▸ What you will do
All the entries need to be duplicated exactly, with the pictures omitted.

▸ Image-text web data
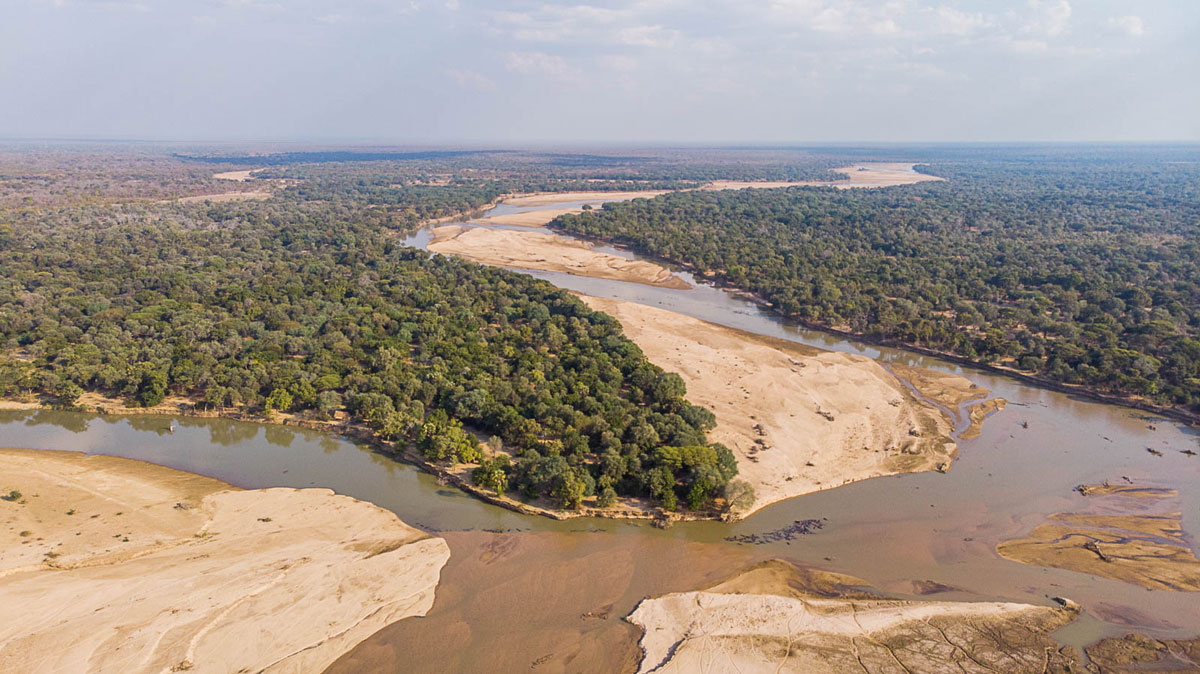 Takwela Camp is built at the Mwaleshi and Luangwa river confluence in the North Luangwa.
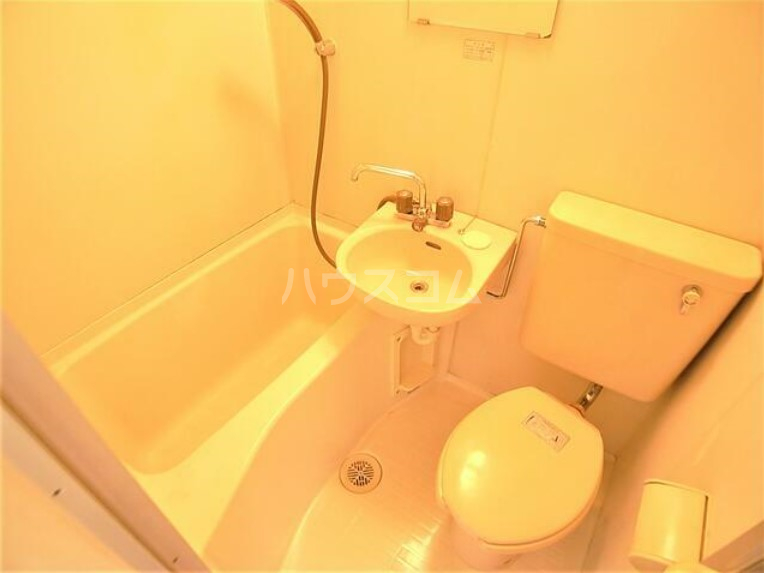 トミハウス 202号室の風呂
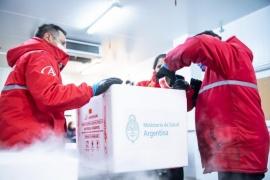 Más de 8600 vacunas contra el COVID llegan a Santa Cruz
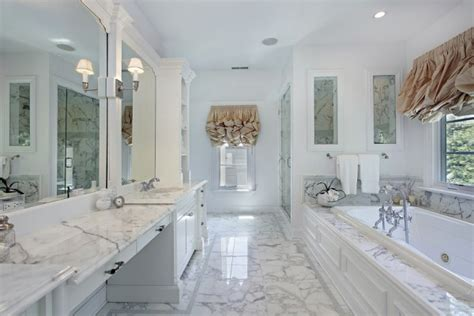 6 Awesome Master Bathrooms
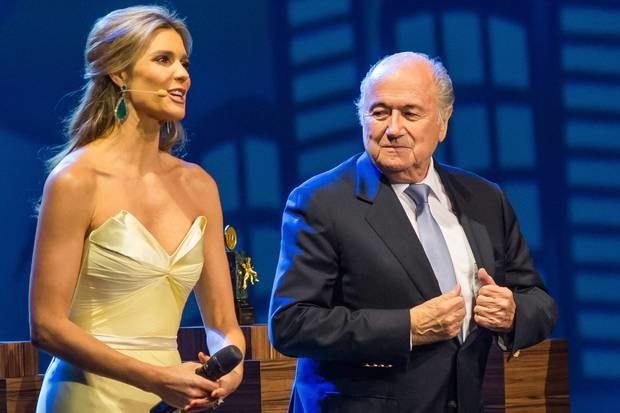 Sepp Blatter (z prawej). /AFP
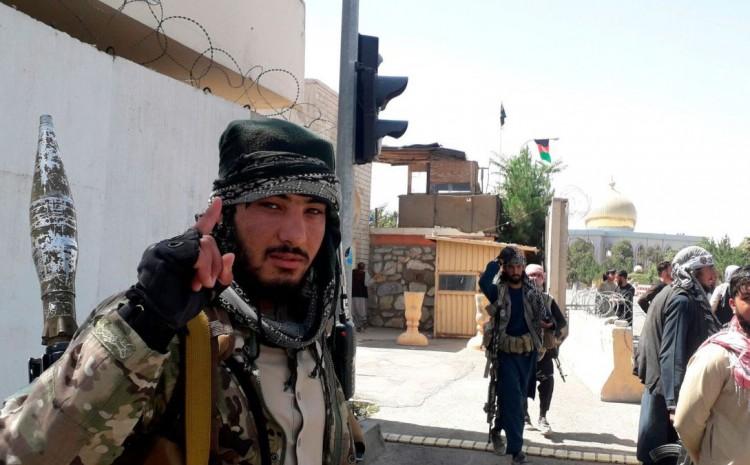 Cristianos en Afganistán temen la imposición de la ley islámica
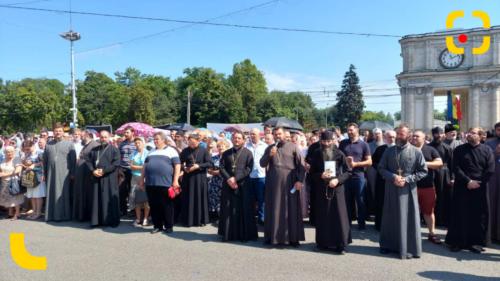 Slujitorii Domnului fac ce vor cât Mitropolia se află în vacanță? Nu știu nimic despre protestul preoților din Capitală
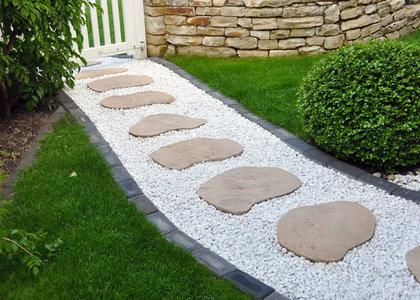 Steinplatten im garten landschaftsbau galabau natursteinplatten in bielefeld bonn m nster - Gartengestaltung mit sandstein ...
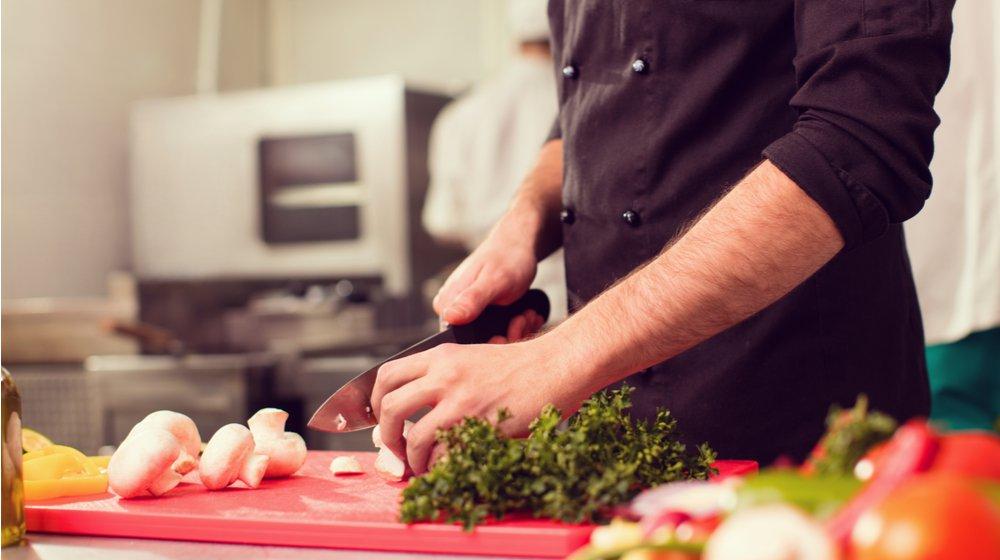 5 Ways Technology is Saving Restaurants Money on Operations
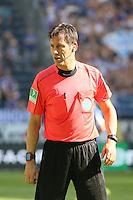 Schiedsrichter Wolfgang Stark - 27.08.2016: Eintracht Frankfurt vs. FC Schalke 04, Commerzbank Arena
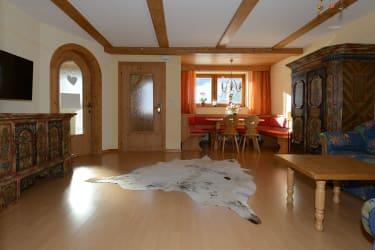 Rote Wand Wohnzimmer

▸ Answer to the problem
 Takwela Camp is built at the Mwaleshi and Luangwa river confluence in the North Luangwa.
 トミハウス 202号室の風呂
 Más de 8600 vacunas contra el COVID llegan a Santa Cruz
 6 Awesome Master Bathrooms
 Sepp Blatter (z prawej). /AFP
 Cristianos en Afganistán temen la imposición de la ley islámica
 Slujitorii Domnului fac ce vor cât Mitropolia se află în vacanță? Nu știu nimic despre protestul preoților din Capitală
 Steinplatten im garten landschaftsbau galabau natursteinplatten in bielefeld bonn m nster - Gartengestaltung mit sandstein ...
 5 Ways Technology is Saving Restaurants Money on Operations
 Schiedsrichter Wolfgang Stark - 27.08.2016: Eintracht Frankfurt vs. FC Schalke 04, Commerzbank Arena
 Rote Wand Wohnzimmer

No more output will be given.